> **GIVEN INFORMATION**
++++

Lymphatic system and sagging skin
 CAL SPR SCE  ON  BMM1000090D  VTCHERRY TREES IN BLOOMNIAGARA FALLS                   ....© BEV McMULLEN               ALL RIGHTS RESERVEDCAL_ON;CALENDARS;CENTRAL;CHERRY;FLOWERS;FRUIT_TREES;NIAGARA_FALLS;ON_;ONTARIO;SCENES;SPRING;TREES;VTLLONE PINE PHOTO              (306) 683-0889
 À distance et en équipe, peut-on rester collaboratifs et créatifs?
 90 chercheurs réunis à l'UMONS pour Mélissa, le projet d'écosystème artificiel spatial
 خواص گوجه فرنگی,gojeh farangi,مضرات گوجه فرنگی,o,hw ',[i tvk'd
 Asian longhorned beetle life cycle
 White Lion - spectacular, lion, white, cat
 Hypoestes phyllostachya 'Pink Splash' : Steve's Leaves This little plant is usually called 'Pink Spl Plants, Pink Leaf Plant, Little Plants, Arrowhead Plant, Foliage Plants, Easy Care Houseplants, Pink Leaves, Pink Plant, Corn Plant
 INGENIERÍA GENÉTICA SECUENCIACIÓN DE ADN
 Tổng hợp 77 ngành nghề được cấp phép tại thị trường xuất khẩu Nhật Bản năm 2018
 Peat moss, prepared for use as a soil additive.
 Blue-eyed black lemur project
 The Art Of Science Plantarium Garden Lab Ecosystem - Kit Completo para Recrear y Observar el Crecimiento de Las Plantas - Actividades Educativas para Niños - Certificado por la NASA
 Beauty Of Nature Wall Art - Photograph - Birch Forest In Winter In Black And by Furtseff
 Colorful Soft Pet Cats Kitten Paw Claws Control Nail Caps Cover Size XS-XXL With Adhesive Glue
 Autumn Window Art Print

++++

> **WHAT IS REQUIRED**
Set down the records again verbatim, so that each word stays as it is.

> **RESULT**
Lymphatic system and sagging skin
 CAL SPR SCE  ON  BMM1000090D  VTCHERRY TREES IN BLOOMNIAGARA FALLS                   ....© BEV McMULLEN               ALL RIGHTS RESERVEDCAL_ON;CALENDARS;CENTRAL;CHERRY;FLOWERS;FRUIT_TREES;NIAGARA_FALLS;ON_;ONTARIO;SCENES;SPRING;TREES;VTLLONE PINE PHOTO              (306) 683-0889
 À distance et en équipe, peut-on rester collaboratifs et créatifs?
 90 chercheurs réunis à l'UMONS pour Mélissa, le projet d'écosystème artificiel spatial
 خواص گوجه فرنگی,gojeh farangi,مضرات گوجه فرنگی,o,hw ',[i tvk'd
 Asian longhorned beetle life cycle
 White Lion - spectacular, lion, white, cat
 Hypoestes phyllostachya 'Pink Splash' : Steve's Leaves This little plant is usually called 'Pink Spl Plants, Pink Leaf Plant, Little Plants, Arrowhead Plant, Foliage Plants, Easy Care Houseplants, Pink Leaves, Pink Plant, Corn Plant
 INGENIERÍA GENÉTICA SECUENCIACIÓN DE ADN
 Tổng hợp 77 ngành nghề được cấp phép tại thị trường xuất khẩu Nhật Bản năm 2018
 Peat moss, prepared for use as a soil additive.
 Blue-eyed black lemur project
 The Art Of Science Plantarium Garden Lab Ecosystem - Kit Completo para Recrear y Observar el Crecimiento de Las Plantas - Actividades Educativas para Niños - Certificado por la NASA
 Beauty Of Nature Wall Art - Photograph - Birch Forest In Winter In Black And by Furtseff
 Colorful Soft Pet Cats Kitten Paw Claws Control Nail Caps Cover Size XS-XXL With Adhesive Glue
 Autumn Window Art Print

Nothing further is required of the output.